For those who don’t know, the Iditarod Sled Dog Race is a mushing competition held every year in Alaska, starting with the a ceremony in our home town of Anchorage (the state’s largest city with a population of about 275,000) and ending in the tiny village of Nome on the western shore, where the land meets the frozen Bering Straight. It is a race steeped in history and tradition, and one that captures the human spirit of enterprise and the soul of every Alaskan. The race was first inspired by the daring true story of a diphtheria epidemic in the frontier town of Nome in 1925. The serum needed to save the hundreds of sick people in Nome was in Anchorage; however, it couldn’t be delivered via train or plane farther than the central town of Nenana, near Fairbanks. The final 700 miles were mushed to Nome, with a total of 20 different mushers and their teams shuttling the precious serum to Nome. Through temperatures that rarely rose above -40ºF and winds powerful enough to knock over the dogs and their sleds, the serum was delivered to Nome in time after a journey of six days. The final leg of the expidition was led by the now-legendary lead dog Balto, who now has a statue in Central Park in New York. The race from Anchorage to Nome began in 1973, using the old Iditarod Trail that had hardly been used since the introduction of the railroads and airplanes to Alaska in the early 20th century. Racers go from checkpoint to checkpoint, stopping at villages with names like Rainy Pass, Shagtoolik, Unalakleet, Cripple and the final, aptly-named checkpoint Safety. The final stretch to Nome is raced partially over the frozen ocean.

Mushers don’t receive much in the way of prize money for finishing; the purse is less than a million dollars for the dozens of mushers who challenge the frozen peaks and plains of Alaska each year. This year there were 83 mushers who entered, with 71 of them finishing.

Clearly, the mushers don’t do this for money or to make a living – every racer after the 31st place received just over $1,000.
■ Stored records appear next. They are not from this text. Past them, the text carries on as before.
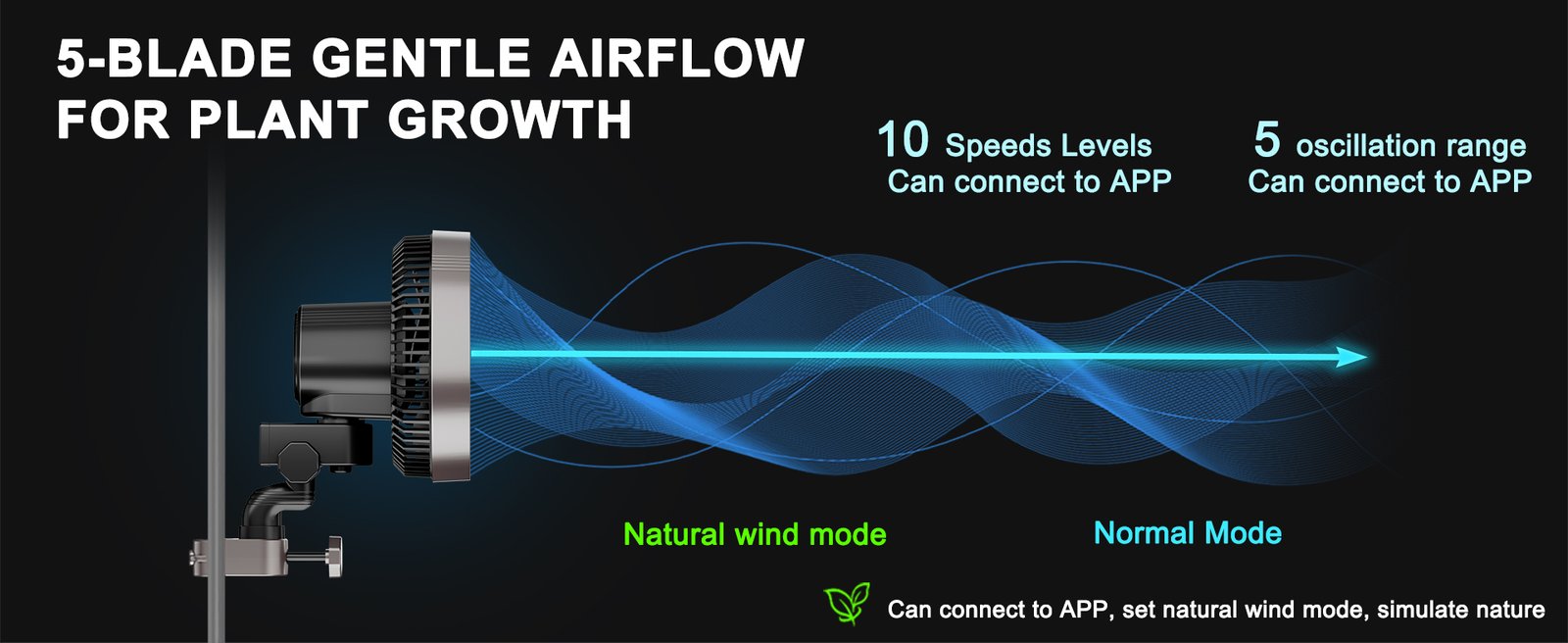 5-BLADE GENTLE AIRFLOW FOR PLANT GROWTH

10 Speeds Levels
Can connect to APP

5 oscillation range
Can connect to APP

Natural wind mode

Normal Mode

Can connect to APP, set natural wind mode, simulate nature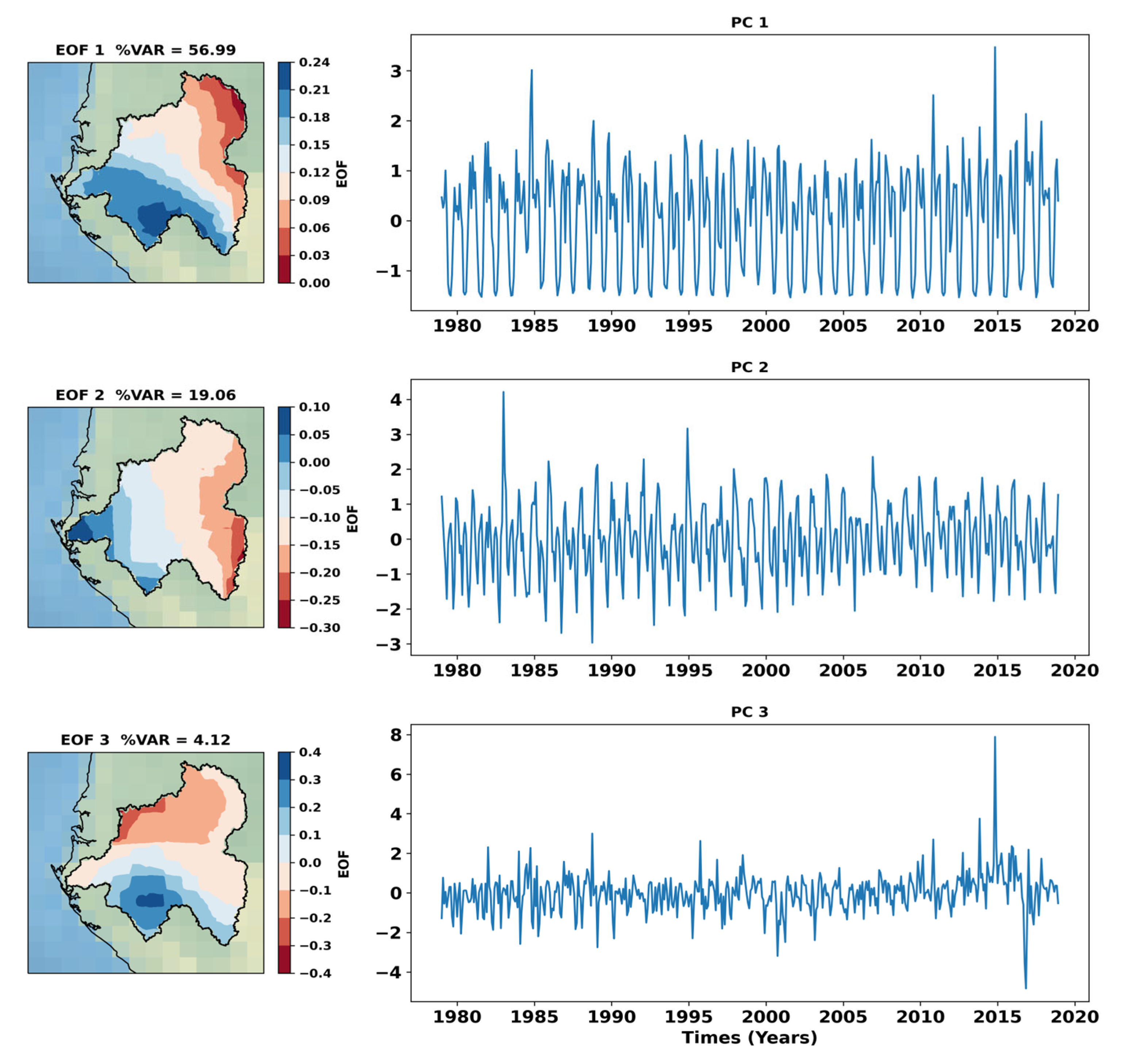 EOF 1 %VAR = 56.99

0.24
0.21
0.18
0.15
0.12
0.09
0.06
0.03
0.00
EOF

PC 1

3
2
1
0
−1

1980 1985 1990 1995 2000 2005 2010 2015 2020

EOF 2 %VAR = 19.06

0.10
0.05
0.00
−0.05
−0.10
−0.15
−0.20
−0.25
−0.30
EOF

PC 2

4
3
2
1
0
−1
−2
−3

1980 1985 1990 1995 2000 2005 2010 2015 2020

EOF 3 %VAR = 4.12

0.4
0.3
0.2
0.1
0.0
−0.1
−0.2
−0.3
−0.4
EOF

PC 3

8
6
4
2
0
−2
−4

1980 1985 1990 1995 2000 2005 2010 2015 2020
Times (Years)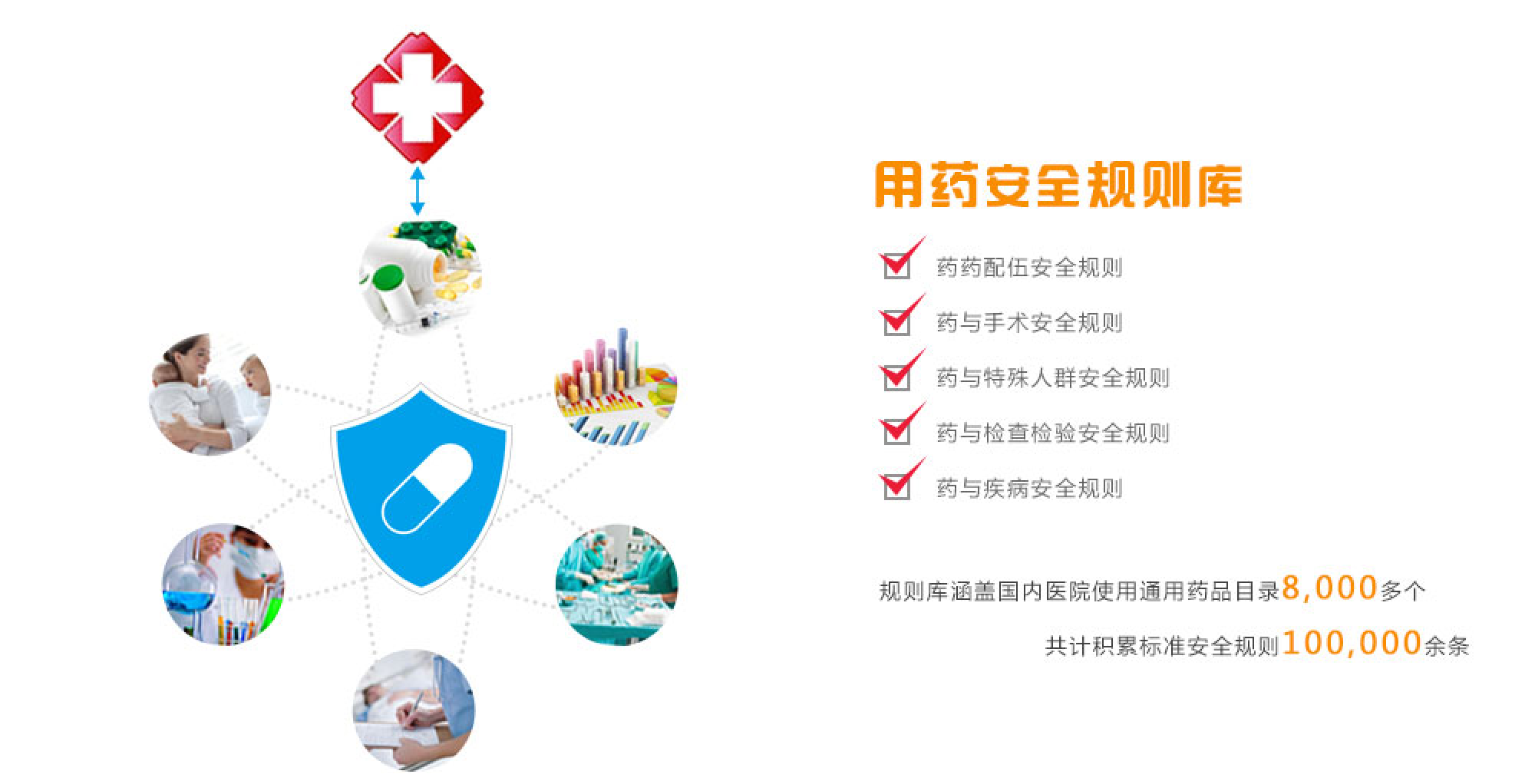 用药安全规则库

药药配伍安全规则

药与手术安全规则

药与特殊人群安全规则

药与检查检验安全规则

药与疾病安全规则

规则库涵盖国内医院使用通用药品目录8,000多个

共计积累标准安全规则100,000余条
Then why race? For the challenge. The route of the Iditarod, which switches between the “Northern” and “Southern” routes every other year, is a perilous journey of bitterly cold plains, dangerous mountain passes, frozen river crossings and wildlife encounters. Teams must race on as little sleep as possible to achieve the best time. Frostbite occurs, and dogs suffer from injuries and occasionally death, though the veterinary standards are high and every precaution is made to prevent injury to the dogs, the true competitors in the event.
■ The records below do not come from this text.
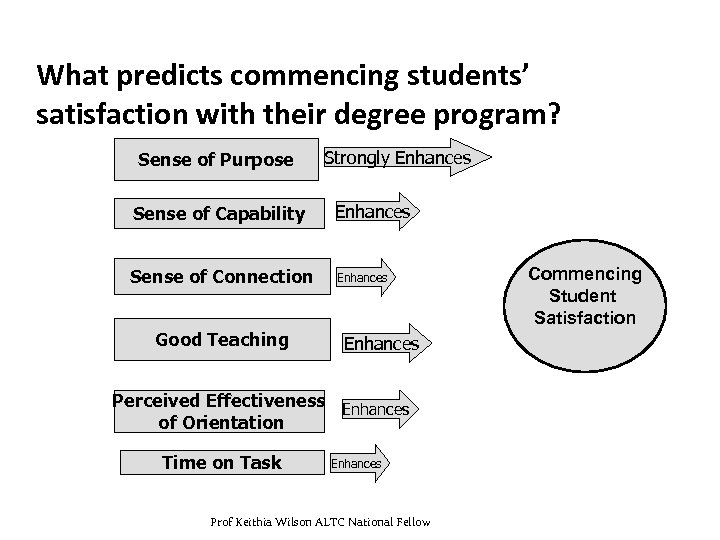 What predicts commencing students' satisfaction with their degree program?

Sense of Purpose
Strongly Enhances

Sense of Capability
Enhances

Sense of Connection
Enhances

Good Teaching
Enhances

Perceived Effectiveness of Orientation
Enhances

Time on Task
Enhances

Commencing Student Satisfaction

Prof Keithia Wilson ALTC National Fellow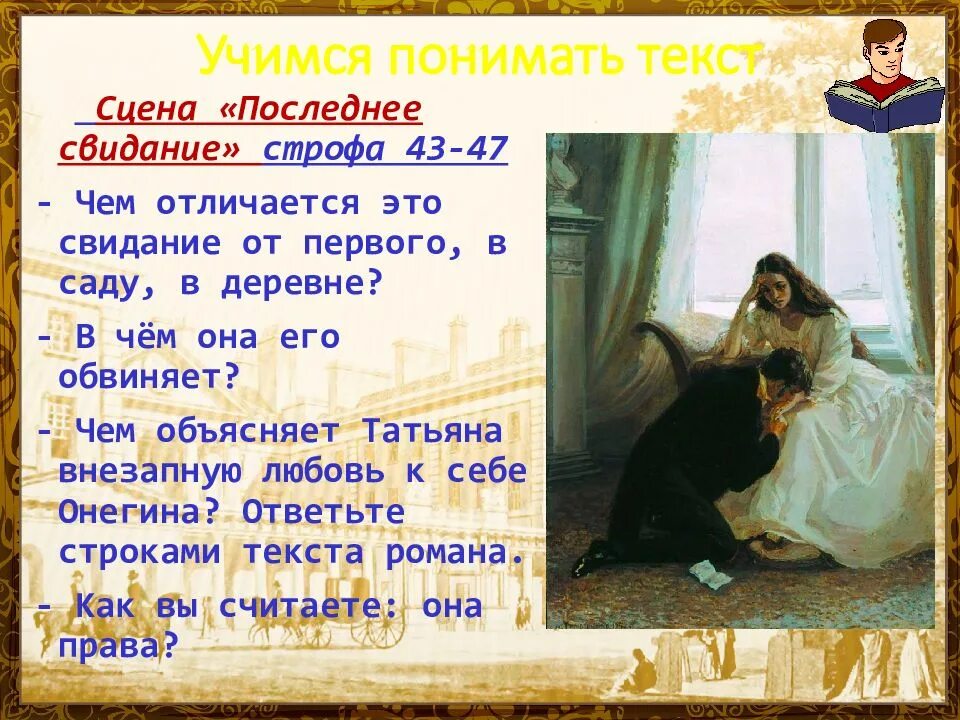 Учимся понимать текст

Сцена «Последнее свидание» строфа 43-47

- Чем отличается это свидание от первого, в саду, в деревне?

- В чём она его обвиняет?

- Чем объясняет Татьяна внезапную любовь к себе Онегина? Ответьте строками текста романа.

- Как вы считаете: она права?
Each year’s race provides a unique story, a tactical battle among the leaders and a journey of perseverance and endurance for many of the other racers whose primary goal is simply to finish the grueling trek. In 2003, Martin Buser set the record for fastest completion time in an amazing eight days 22 hours and 46 minutes, an amazing feat considering the first Iditarod winner took over 20 days to finish.
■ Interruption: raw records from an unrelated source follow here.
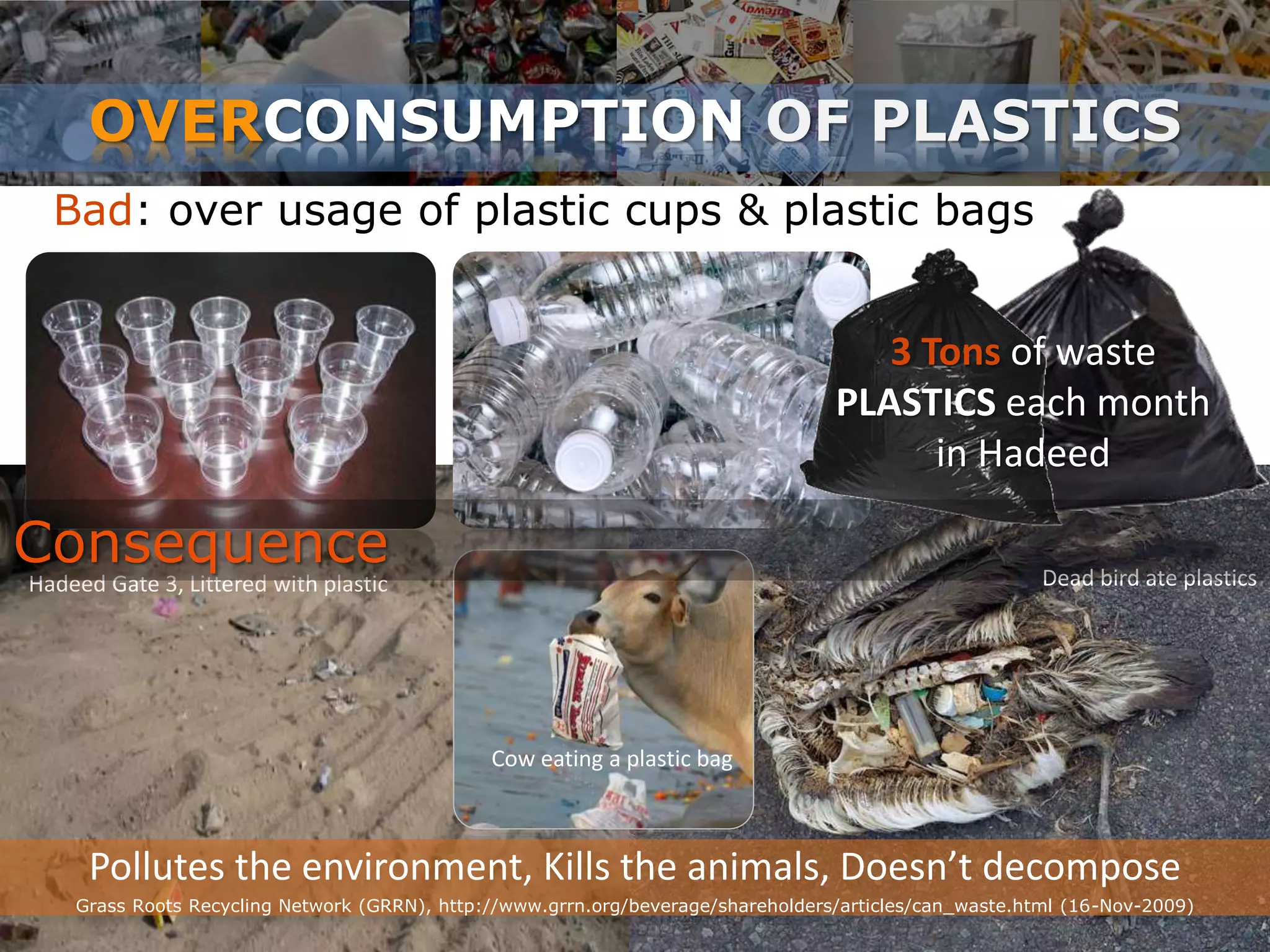 OVERCONSUMPTION OF PLASTICS

Bad: over usage of plastic cups & plastic bags

3 Tons of waste PLASTICS each month in Hadeed

Consequence

Hadeed Gate 3, Littered with plastic

Cow eating a plastic bag

Dead bird ate plastics

Pollutes the environment, Kills the animals, Doesn't decompose

Grass Roots Recycling Network (GRRN), http://www.grrn.org/beverage/shareholders/articles/can_waste.html (16-Nov-2009)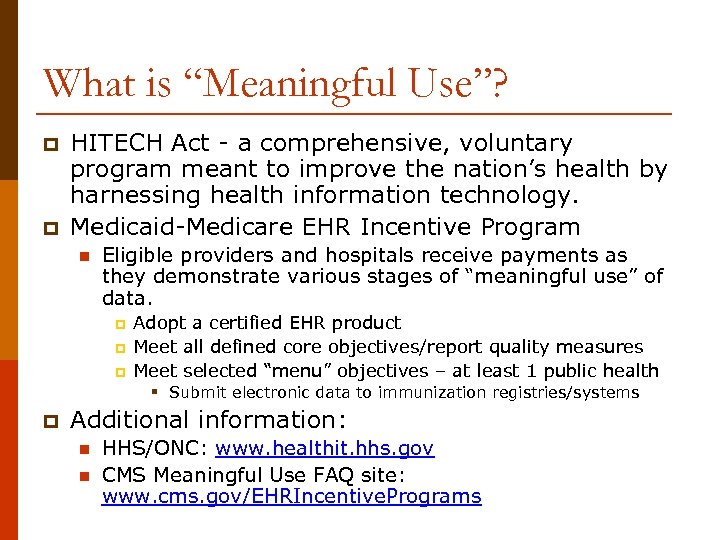 What is “Meaningful Use”?

HITECH Act - a comprehensive, voluntary program meant to improve the nation’s health by harnessing health information technology.

Medicaid-Medicare EHR Incentive Program

Eligible providers and hospitals receive payments as they demonstrate various stages of “meaningful use” of data.

Adopt a certified EHR product

Meet all defined core objectives/report quality measures

Meet selected “menu” objectives – at least 1 public health

Submit electronic data to immunization registries/systems

Additional information:

HHS/ONC: www.healthit.hhs.gov

CMS Meaningful Use FAQ site: www.cms.gov/EHRIncentivePrograms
This year’s biggest story was racer Rachael Scdoris, who is legally blind. She finished in 57th place along with her visual guide, Tim Osmar.

This 2006 version also featured renowned author Gary Paulsen, writer of famous young adult coming-of-age novels like “Hatchet” and “Dogsong” and native of Minneapolis. He raced this year for the first time since the late 1980’s. Though he was the first to scratch from the race, his attempt represents what the Iditarod is all about: the intrepid spirit of humanity striving to test the limits.

The mythos of the Iditarod, the stories of the mushers who strive for victory, completion, or merely to experience one of the last great traditions in sports and exploration, and the desolate beauty of the Alaskan winter combine to create on of the most extraordinary sporting events in the world. This mythos is compounded by the fact that the Iditarod is one of the only sporting events we know that cannot be broadcast on TV: There is a certain mystery and private mystique that only the mushers and their dogs can experience.

Indeed, there is no other race on Earth like the “Last Great Race.”